— Хватит орать! Квартира моя, и ни одного человека тут не пропишу! — крикнула Катя матери.
Хлопок двери прозвучал как выстрел. Гулко, окончательно. Звук отдался в стенах — свежевыкрашенных, чистых, белых — и повис в воздухе, как финальная нота в ссоре, которую она не хотела начинать, но не могла больше избегать.
Катя осталась стоять в прихожей, облокотившись о дверь, закрыв глаза. Её дыхание сбилось, сердце колотилось. Гнев всё ещё жил в ней — острый, обжигающий — но глубже, под ним, шевелилась усталость.
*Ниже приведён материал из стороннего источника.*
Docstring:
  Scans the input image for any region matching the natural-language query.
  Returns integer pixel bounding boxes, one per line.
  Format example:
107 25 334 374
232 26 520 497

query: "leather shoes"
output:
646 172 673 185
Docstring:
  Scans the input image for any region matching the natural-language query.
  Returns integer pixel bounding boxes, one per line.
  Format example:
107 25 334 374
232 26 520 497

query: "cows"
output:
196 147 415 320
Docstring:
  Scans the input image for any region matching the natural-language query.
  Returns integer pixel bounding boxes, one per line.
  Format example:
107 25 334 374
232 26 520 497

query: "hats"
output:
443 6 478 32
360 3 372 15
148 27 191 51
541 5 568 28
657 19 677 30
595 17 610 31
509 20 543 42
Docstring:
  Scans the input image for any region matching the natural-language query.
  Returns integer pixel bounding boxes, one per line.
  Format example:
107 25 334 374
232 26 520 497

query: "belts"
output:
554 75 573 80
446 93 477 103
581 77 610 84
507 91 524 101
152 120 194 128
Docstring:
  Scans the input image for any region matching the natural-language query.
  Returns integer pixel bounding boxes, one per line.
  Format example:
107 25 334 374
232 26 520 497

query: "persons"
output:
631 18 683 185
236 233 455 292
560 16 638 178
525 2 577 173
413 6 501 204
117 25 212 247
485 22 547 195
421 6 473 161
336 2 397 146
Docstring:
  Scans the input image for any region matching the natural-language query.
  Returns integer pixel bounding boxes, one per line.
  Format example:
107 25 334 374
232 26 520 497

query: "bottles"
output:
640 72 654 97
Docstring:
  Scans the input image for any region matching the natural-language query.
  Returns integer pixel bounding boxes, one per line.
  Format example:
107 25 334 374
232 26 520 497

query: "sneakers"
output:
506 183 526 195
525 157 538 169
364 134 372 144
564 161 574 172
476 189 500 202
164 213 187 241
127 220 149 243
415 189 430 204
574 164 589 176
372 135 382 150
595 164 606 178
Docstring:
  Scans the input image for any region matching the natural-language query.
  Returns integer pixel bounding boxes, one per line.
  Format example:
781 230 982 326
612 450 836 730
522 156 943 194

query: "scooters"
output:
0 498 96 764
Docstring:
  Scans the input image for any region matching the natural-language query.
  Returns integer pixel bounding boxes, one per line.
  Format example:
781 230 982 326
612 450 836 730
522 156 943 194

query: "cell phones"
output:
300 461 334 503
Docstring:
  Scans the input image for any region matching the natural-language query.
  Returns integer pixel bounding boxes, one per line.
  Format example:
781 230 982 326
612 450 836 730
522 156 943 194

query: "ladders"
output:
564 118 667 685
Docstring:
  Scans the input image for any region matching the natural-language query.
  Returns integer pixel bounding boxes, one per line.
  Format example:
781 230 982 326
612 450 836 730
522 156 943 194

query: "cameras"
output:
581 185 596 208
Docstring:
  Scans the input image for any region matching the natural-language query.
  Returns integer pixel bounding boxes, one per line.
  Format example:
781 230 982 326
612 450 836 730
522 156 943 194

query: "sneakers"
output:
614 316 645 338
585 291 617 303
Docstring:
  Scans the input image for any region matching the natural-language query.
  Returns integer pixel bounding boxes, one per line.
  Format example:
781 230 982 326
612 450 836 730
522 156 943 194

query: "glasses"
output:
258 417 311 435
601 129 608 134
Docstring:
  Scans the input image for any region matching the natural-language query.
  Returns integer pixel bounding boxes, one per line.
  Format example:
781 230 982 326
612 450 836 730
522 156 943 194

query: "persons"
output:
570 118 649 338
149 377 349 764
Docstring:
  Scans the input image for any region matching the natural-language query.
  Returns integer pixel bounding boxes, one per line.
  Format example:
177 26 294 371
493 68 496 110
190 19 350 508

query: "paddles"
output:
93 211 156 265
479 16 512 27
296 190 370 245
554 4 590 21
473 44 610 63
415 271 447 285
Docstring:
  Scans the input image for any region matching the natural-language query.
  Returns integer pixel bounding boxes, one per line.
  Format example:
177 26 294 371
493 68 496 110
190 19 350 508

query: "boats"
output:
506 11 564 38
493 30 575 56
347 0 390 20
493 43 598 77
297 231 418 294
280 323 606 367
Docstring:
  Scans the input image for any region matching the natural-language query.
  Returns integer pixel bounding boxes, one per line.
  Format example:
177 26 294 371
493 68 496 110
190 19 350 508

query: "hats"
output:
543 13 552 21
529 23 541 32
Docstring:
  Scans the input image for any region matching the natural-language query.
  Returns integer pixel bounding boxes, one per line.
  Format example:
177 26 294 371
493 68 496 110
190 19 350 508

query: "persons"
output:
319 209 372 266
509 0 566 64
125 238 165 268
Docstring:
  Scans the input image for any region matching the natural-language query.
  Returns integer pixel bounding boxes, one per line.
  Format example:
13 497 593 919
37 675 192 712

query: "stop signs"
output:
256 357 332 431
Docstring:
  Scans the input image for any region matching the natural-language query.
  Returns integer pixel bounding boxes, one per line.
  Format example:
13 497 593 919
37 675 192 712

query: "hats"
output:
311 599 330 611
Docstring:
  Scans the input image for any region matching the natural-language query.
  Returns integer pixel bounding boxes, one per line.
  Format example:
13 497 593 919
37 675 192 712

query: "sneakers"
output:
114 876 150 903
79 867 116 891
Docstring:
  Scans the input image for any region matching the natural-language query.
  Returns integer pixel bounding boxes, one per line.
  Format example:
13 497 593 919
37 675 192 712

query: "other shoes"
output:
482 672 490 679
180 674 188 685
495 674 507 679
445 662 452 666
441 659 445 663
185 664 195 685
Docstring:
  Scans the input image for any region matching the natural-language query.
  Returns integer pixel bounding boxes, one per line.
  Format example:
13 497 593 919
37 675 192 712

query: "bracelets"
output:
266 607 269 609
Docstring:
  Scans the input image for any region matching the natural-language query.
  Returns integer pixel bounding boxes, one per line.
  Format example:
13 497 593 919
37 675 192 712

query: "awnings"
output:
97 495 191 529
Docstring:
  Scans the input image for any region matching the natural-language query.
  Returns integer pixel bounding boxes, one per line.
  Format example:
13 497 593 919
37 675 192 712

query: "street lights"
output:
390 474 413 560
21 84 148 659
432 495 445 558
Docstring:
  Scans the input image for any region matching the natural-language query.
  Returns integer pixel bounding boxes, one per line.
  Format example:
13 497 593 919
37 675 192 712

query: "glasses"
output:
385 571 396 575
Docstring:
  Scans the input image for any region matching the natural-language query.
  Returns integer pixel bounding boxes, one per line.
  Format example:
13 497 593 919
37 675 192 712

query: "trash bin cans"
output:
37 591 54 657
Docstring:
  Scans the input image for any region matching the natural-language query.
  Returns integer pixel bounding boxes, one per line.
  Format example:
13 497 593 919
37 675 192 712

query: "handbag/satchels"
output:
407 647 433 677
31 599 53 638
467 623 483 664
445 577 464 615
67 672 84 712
Тяжёлая, накопившаяся за годы. Она чувствовала, как дрожат пальцы. Не от страха. От того, что больше не хочет быть хорошей, удобной, послушной.
Она глубоко вдохнула. Воздух в квартире был прохладный и пах краской и мылом — как будто сама квартира выдыхала облегчение вместе с ней.
Было начало девятого. Пятничный вечер. Шум города доносился сквозь плотно закрытые окна — машины, чьи-то разговоры, лай собак — обычные звуки, но теперь они казались ей чужими. Здесь, в этой квартире, наконец-то наступила тишина. Её тишина.
Катя шла к этому моменту восемь долгих лет.
В двадцать три она взяла ипотеку — тогда ей казалось, что за плечами выросли невидимые крылья. Или, может быть, цепи. Она подписала договор с банком, как будто подписывала присягу. Коллеги крутили пальцем у виска, мать сказала: «Ты с ума сошла. Без мужа, одна, в кредит?»
Но Катя знала: если не сейчас, то никогда.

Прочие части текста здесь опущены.